講演者は以前電総研のゲームラボにも滞在されていた Martin Muller さんという方で,Fuegoというプロジェクトを進めていらっしゃいます.

ポイントはモンテカルロと探索木のテクニックを組み合わせているところで,どちらかだけだと弱いということのようです. まあいろいろ工夫はあるのでしょうが,基本的には単純な手法でよくこれだけ強くなれるものだなという印象です.

モンテカルロと言っても,かなり原始的なモンテカルロで,マルコフ連鎖とか,マルチカノニカル,マルチテンパリングなどといった高級な話は一切なし. ただ,ヒューリスティックでそれに近いことはやっている部分もあるみたいです.

一方平均場近似とかについても聞いてみましたが,それについては全く知見が得られず(平均場近似って何?って感じだった). 昔から平均場近似囲碁はいけるんじゃないかと思っているのですが,まだ未知数のようですね.

あとは強化学習との関連はかなり意識していました. もともと TD-Gammon 以来そのアプローチは考えられてはいて,ただ囲碁は複雑すぎるので Backgammon が限界だろうみたいな感じだったと思っていました. そういう流れからすると温故知新とも言えます.
逆に囲碁じゃない強化学習にモンテカルロを使うというのも来るかもしれませんね. すごく素人的な発言ですが.

ともかく今日聞いた話の感じでは,工夫する余地が山ほど合って,まだまだ強くなりそうです.
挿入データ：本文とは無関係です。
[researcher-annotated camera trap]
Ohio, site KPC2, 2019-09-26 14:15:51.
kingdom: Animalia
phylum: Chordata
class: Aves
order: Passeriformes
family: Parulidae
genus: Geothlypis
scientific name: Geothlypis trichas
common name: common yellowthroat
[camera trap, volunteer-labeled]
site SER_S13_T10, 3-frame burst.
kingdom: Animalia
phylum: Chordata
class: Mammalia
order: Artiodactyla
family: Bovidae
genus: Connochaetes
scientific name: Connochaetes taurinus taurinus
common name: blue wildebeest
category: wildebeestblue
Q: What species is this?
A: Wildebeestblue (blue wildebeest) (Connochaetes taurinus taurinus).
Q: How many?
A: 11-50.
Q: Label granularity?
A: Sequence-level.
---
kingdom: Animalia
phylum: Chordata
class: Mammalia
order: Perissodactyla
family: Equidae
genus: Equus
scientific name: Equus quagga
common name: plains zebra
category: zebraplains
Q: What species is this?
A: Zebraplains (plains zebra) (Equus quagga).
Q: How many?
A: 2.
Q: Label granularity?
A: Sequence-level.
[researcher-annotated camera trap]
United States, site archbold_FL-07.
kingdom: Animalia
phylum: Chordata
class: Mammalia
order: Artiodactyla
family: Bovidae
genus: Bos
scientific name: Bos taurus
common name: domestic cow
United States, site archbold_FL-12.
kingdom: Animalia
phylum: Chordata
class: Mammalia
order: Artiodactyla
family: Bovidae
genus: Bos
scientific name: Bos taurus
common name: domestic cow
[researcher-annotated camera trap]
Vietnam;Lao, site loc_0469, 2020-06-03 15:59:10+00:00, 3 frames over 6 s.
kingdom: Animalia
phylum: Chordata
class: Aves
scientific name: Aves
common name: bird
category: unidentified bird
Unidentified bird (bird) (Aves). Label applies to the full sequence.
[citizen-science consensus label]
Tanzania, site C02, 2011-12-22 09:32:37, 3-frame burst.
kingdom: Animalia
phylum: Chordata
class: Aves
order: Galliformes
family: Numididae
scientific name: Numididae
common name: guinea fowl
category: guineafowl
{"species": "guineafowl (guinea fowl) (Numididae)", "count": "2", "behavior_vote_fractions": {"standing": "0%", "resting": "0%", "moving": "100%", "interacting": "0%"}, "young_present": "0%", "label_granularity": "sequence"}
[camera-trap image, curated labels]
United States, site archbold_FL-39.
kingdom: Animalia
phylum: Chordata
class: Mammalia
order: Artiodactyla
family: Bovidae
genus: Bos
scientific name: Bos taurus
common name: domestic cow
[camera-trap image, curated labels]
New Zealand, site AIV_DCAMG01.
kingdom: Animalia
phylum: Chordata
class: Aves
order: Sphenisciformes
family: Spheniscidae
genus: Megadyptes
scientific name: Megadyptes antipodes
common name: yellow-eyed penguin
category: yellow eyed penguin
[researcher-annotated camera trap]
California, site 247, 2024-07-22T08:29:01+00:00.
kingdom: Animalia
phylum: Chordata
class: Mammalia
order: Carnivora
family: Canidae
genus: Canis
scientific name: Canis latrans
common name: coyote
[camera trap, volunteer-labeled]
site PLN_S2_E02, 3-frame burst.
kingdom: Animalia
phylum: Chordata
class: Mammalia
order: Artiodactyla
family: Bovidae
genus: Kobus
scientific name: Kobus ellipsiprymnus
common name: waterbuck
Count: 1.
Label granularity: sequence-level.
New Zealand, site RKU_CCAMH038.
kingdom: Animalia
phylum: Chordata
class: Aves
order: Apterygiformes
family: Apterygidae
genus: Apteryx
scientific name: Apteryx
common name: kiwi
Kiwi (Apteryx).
ちなみに先日 Fuego ではないですが Mogo というモンテカルロの囲碁プログラムを試してみましたが,噂に違わず9路盤では相当に強かったです. 互先でほとんど勝てませんでした.
期待値の高い手を打ってくるのですが,手厚くかつバランスのいい手を打ってきます.
19路だとさすがに手が広すぎて序盤は意味不明な手を打ってきます.

というわけで,ゲームの世界も機械学習が活躍できそうですが,こういうシステム系のプロジェクトは私にはあまり向いていないのでとりあえずは傍観モードというところでしょうか.